Virtually all present-day computer systems, from personal computers to the largest supercomputers, implement the IEEE 54-bit floating-point arithmetic standard, which provides 53 binary or approximately 15 decimal digits accuracy. For most scientific applications, this is more than sufficient. However, for a rapidly expanding body of applications, 54-bit IEEE arithmetic is no longer sufficient. These range from some interesting new mathematical investigations to large-scale physical simulations performed on highly parallel supercomputers. Moreover in these applications, portions of the code typically involve numerically sensitive calculations, which produce results of questionable accuracy using conventional arithmetic . These inaccurate results may in turn induce other errors, such as taking the wrong path in a conditional branch. Such blocks of code benefit enormously from a combination of reliable numeric techniques and the use of high-precision arithmetic. Indeed, the aim of reliable numeric techniques is to deliver, together with the computed result, a guaranteed upper bound on the total error or, equivalently, to compute an enclosure for the exact result.

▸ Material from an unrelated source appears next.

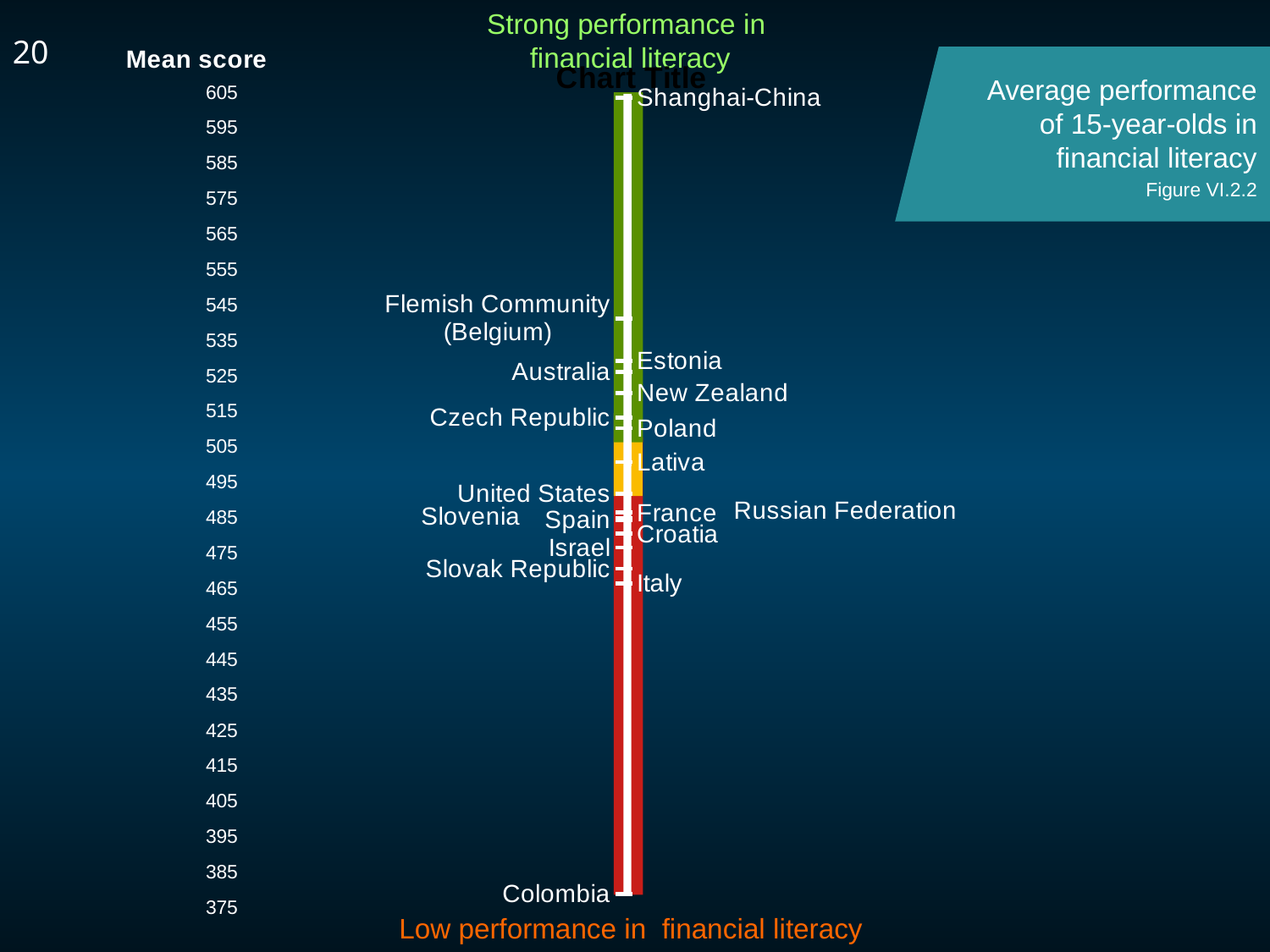
Is the mean score for Shanghai-China greater or less than 595? greater What is the label of the vertical axis? Mean score Which country has the lowest mean score on the chart? Colombia Is the mean score for Italy greater or less than 475? less Is the mean score for the Flemish Community (Belgium) greater or less than 535? greater Which has the higher mean score, the Flemish Community (Belgium) or Australia? Flemish Community (Belgium) How many countries or economies are labelled on the chart? 18 Which country or economy has the highest mean score on the chart? Shanghai-China Which has the higher mean score, Poland or the Slovak Republic? Poland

It is perhaps not a coincidence that interest in high-precision computations has arisen in the same period that many scientific computations are implemented on highly parallel and distributed, often heterogeneous, computer systems. Such systems have made possible much larger-scale runs than before, greatly magnifying numerical difficulties. Switching from hardware to high-precision arithmetic to tackle these difficulties, has benefits in its own right. Since high-precision arithmetic is implemented in software, the result is independent of the specific hardware in the heterogeneous system on which it is computed.
In  the successful solution of several problems in scientific computing using high-precision arithmetic is described. It is worth noting that all of these successful applications of high-precision arithmetic have arisen in the past ten years. This may be indicative of the birth of a new era of scientific computing, in which the numerical precision required for a computation is as important to the program design as are the algorithms and data structures.
Aim of the project
It is the aim of the project team to contribute to the solution of a number of open problems in computational physics, in particular nanotechnology, which require the use of high-precision and reliable computations. The nanoscopic domain is a scale of length situated between the microscopic (atom and molecular scale) and the macroscopic scale. Characteristic for nanotechnology research is that a finite number (on the order of 10 to 10000) of particles (e.g. atoms, molecules, electrons) are involved, and hence that surface effects are of crucial importance. The large number of particles implies that it is practically impossible to obtain analytic results and that one needs to focus on computational methods.
As will become clear from the project description, the key to the solution of the open problems in nanotechnology is the high-precision, reliable evaluation of certain special functions. Up to this date, even environments such as Maple, Mathematica, MATLAB and libraries such as IMSL, CERN and NAG offer no routines for the reliable evaluation of special functions.